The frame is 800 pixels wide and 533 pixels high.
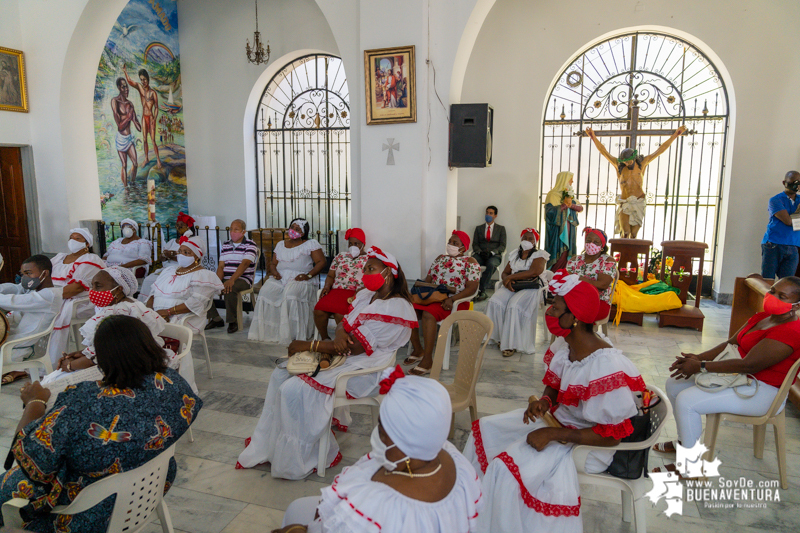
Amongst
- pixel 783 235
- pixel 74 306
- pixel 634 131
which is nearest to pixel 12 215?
pixel 74 306

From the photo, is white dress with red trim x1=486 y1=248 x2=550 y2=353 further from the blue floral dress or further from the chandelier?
the chandelier

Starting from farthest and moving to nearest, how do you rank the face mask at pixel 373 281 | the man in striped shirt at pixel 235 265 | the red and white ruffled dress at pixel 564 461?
the man in striped shirt at pixel 235 265 < the face mask at pixel 373 281 < the red and white ruffled dress at pixel 564 461

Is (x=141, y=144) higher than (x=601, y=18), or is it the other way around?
(x=601, y=18)

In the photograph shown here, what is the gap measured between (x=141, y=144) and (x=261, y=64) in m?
2.61

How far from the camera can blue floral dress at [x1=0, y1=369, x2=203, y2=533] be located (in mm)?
1948

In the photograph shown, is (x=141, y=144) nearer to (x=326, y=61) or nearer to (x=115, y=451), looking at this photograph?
(x=326, y=61)

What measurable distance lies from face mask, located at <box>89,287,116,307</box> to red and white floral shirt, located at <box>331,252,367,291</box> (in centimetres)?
261

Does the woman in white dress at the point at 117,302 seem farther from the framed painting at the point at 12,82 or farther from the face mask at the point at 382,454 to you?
the framed painting at the point at 12,82

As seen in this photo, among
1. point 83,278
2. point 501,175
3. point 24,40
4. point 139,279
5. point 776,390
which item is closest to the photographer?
point 776,390

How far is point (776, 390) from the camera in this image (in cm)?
298

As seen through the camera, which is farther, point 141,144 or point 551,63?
point 141,144

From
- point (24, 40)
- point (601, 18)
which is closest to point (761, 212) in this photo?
point (601, 18)

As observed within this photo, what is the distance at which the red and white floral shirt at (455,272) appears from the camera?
18.2 feet

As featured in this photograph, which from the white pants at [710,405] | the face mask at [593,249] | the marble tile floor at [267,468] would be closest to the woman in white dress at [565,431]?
the marble tile floor at [267,468]
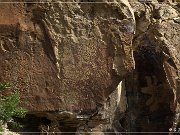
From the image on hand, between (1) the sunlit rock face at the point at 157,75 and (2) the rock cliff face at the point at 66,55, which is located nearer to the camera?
(2) the rock cliff face at the point at 66,55

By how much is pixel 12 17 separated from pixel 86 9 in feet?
2.94

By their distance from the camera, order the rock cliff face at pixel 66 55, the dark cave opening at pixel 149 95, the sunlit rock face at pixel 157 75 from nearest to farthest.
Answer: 1. the rock cliff face at pixel 66 55
2. the sunlit rock face at pixel 157 75
3. the dark cave opening at pixel 149 95

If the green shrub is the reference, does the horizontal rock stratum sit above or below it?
above

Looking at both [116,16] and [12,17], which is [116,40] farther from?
[12,17]

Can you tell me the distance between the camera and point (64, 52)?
6344mm

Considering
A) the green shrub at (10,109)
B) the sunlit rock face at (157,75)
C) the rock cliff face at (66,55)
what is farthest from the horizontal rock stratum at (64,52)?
the sunlit rock face at (157,75)

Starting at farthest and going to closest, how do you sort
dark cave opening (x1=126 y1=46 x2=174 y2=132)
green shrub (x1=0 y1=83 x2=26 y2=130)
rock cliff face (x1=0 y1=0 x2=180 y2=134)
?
dark cave opening (x1=126 y1=46 x2=174 y2=132) → rock cliff face (x1=0 y1=0 x2=180 y2=134) → green shrub (x1=0 y1=83 x2=26 y2=130)

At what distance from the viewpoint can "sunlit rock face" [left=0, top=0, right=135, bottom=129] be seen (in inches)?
248

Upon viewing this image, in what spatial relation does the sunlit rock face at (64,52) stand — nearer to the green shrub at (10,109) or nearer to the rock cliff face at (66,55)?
the rock cliff face at (66,55)

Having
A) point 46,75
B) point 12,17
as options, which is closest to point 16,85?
point 46,75

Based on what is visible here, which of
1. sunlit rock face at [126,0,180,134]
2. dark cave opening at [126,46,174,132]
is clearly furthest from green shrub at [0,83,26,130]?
dark cave opening at [126,46,174,132]

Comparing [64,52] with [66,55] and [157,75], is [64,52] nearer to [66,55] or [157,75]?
[66,55]

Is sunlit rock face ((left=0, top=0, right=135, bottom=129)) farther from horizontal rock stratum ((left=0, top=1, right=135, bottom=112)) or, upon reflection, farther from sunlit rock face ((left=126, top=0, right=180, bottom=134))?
sunlit rock face ((left=126, top=0, right=180, bottom=134))

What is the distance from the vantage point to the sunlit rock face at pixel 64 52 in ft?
20.6
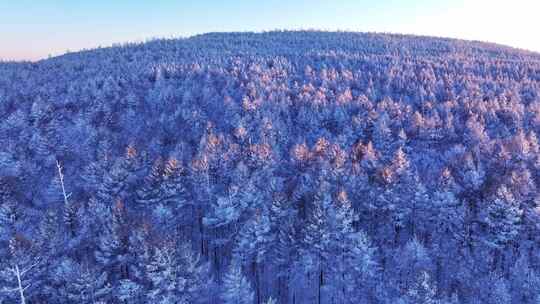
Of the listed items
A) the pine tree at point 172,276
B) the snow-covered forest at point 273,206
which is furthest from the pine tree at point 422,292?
the pine tree at point 172,276

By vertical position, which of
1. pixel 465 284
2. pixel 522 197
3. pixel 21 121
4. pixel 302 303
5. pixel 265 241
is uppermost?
pixel 21 121

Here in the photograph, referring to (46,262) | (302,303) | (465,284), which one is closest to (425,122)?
(465,284)

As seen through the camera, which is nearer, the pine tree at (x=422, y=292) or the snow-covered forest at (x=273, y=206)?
the pine tree at (x=422, y=292)

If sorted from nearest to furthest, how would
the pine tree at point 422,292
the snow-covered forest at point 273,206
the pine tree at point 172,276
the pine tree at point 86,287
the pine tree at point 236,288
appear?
the pine tree at point 86,287 → the pine tree at point 422,292 → the pine tree at point 172,276 → the pine tree at point 236,288 → the snow-covered forest at point 273,206

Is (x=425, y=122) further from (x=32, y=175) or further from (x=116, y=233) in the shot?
(x=32, y=175)

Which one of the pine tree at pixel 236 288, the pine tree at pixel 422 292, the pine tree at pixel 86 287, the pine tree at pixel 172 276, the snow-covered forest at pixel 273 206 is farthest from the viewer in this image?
the snow-covered forest at pixel 273 206

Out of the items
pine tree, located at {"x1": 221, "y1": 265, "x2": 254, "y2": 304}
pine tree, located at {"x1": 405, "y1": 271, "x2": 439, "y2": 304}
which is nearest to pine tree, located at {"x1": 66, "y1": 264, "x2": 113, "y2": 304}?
pine tree, located at {"x1": 221, "y1": 265, "x2": 254, "y2": 304}

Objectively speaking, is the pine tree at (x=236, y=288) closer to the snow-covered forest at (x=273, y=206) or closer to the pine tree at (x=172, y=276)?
the snow-covered forest at (x=273, y=206)

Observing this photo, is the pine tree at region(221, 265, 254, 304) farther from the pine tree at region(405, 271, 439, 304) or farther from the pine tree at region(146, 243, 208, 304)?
the pine tree at region(405, 271, 439, 304)
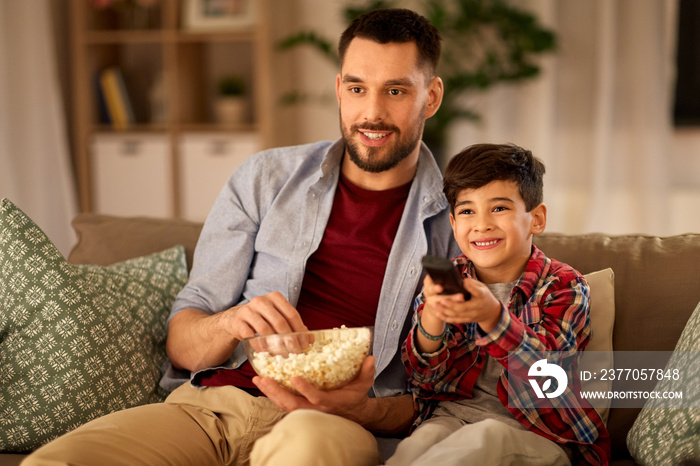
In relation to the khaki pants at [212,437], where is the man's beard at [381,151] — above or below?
above

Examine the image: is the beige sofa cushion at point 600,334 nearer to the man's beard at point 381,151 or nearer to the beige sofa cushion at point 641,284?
the beige sofa cushion at point 641,284

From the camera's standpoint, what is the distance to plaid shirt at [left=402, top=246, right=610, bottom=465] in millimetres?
1269

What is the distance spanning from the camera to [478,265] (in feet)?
4.59

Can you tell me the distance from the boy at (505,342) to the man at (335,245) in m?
0.13

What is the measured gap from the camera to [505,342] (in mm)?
1207

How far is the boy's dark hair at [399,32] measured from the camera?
1637mm

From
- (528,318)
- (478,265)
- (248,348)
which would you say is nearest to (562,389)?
(528,318)

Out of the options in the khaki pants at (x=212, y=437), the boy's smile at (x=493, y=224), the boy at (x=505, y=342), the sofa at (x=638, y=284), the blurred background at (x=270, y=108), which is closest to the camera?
the khaki pants at (x=212, y=437)

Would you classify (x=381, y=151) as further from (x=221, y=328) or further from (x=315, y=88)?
(x=315, y=88)

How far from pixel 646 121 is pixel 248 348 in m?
3.28

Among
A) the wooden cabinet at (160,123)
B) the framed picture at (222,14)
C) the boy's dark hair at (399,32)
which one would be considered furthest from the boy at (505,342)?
the framed picture at (222,14)

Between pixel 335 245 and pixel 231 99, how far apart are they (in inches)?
106

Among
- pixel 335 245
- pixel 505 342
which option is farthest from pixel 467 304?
pixel 335 245

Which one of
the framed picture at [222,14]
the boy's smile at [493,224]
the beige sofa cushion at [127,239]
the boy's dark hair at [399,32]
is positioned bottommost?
the beige sofa cushion at [127,239]
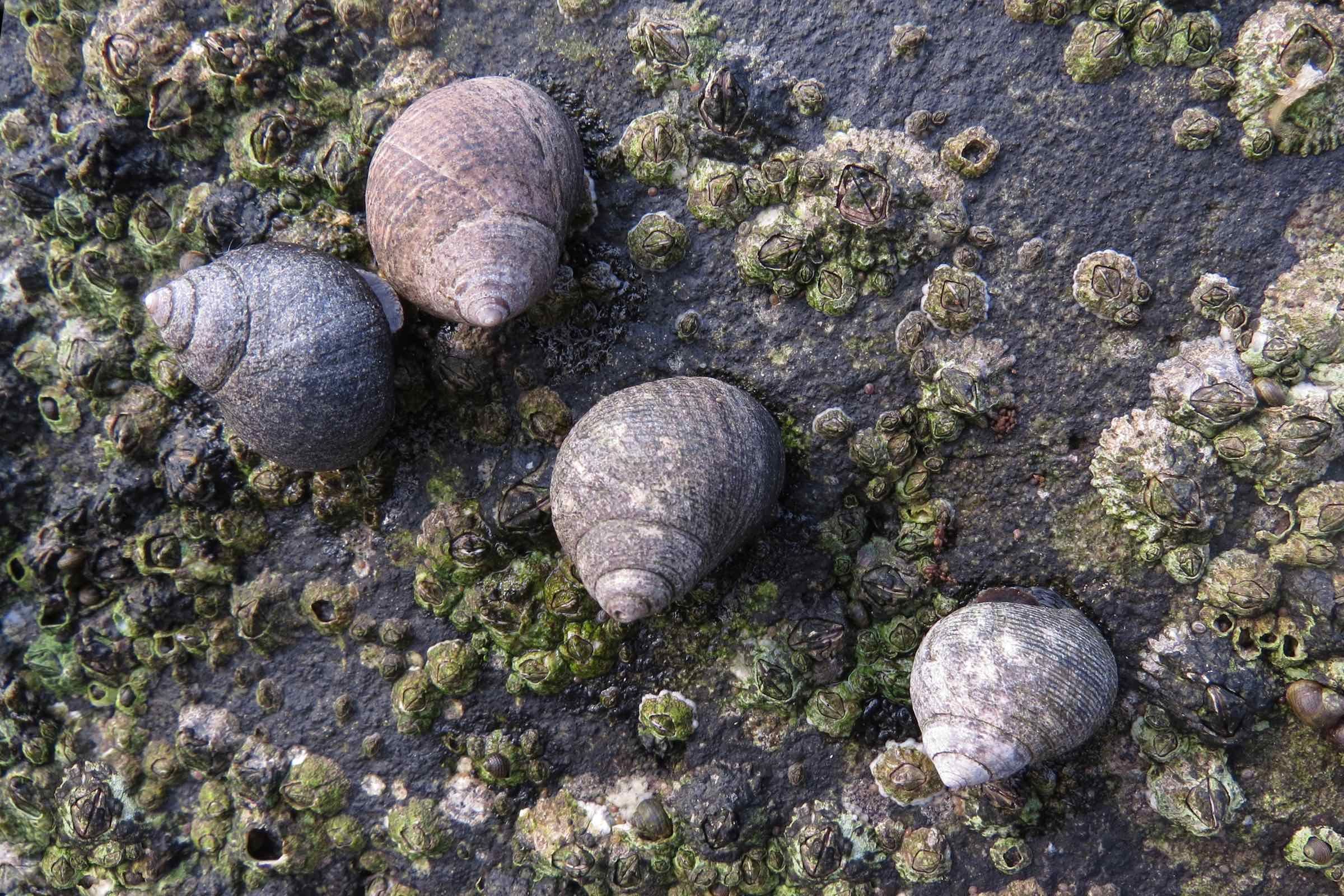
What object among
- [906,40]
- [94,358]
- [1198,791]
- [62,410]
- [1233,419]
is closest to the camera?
[1233,419]

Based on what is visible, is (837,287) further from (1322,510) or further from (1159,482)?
(1322,510)

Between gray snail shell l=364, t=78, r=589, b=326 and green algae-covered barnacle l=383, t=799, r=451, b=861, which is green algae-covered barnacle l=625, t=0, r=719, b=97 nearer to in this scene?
gray snail shell l=364, t=78, r=589, b=326

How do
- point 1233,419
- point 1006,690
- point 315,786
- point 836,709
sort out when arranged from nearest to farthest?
point 1006,690, point 1233,419, point 836,709, point 315,786

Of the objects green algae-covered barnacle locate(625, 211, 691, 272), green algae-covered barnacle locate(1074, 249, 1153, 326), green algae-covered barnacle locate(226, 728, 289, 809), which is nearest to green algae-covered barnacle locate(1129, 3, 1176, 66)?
green algae-covered barnacle locate(1074, 249, 1153, 326)

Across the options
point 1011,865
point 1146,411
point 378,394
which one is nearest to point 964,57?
point 1146,411

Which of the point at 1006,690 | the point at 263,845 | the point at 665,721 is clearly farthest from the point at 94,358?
the point at 1006,690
++++++++
## TASK TO CARRY OUT
Restate word for word only the lines from the one with "How far from pixel" through the last line of the material, both included. Any picture should be left out.

## CORRECT RESPONSE
How far from pixel 646 121 is pixel 248 348 in m?
3.28

Among
A) the wooden cabinet at (160,123)
B) the framed picture at (222,14)
C) the boy's dark hair at (399,32)
which one would be considered furthest from the boy at (505,342)?
the framed picture at (222,14)

Between pixel 335 245 and pixel 231 99, how far apart are they (in inches)?
106

Among
- pixel 335 245
- pixel 505 342
which option is farthest from pixel 467 304?
pixel 335 245

Which one of
the framed picture at [222,14]
the boy's smile at [493,224]
the beige sofa cushion at [127,239]
the boy's dark hair at [399,32]
is positioned bottommost?
the beige sofa cushion at [127,239]
What object among
- [906,40]
- [94,358]
- [1198,791]
- [62,410]
- [1233,419]
is closest to the camera?
[1233,419]

Based on what is visible, is (837,287) further from (1322,510) or further from (1159,482)?
(1322,510)

Between gray snail shell l=364, t=78, r=589, b=326 and green algae-covered barnacle l=383, t=799, r=451, b=861, which is green algae-covered barnacle l=625, t=0, r=719, b=97 nearer to in this scene?
gray snail shell l=364, t=78, r=589, b=326

How do
- point 1233,419
- point 1006,690
- point 315,786
- point 836,709
sort out when arranged from nearest to farthest?
point 1006,690, point 1233,419, point 836,709, point 315,786

Of the objects green algae-covered barnacle locate(625, 211, 691, 272), green algae-covered barnacle locate(1074, 249, 1153, 326), green algae-covered barnacle locate(226, 728, 289, 809), which is nearest to green algae-covered barnacle locate(1129, 3, 1176, 66)?
green algae-covered barnacle locate(1074, 249, 1153, 326)

Across the options
point 1011,865
point 1146,411
point 378,394
which one is nearest to point 964,57?
point 1146,411

Which of the point at 1006,690 | the point at 263,845 | the point at 665,721 is clearly farthest from the point at 94,358?
the point at 1006,690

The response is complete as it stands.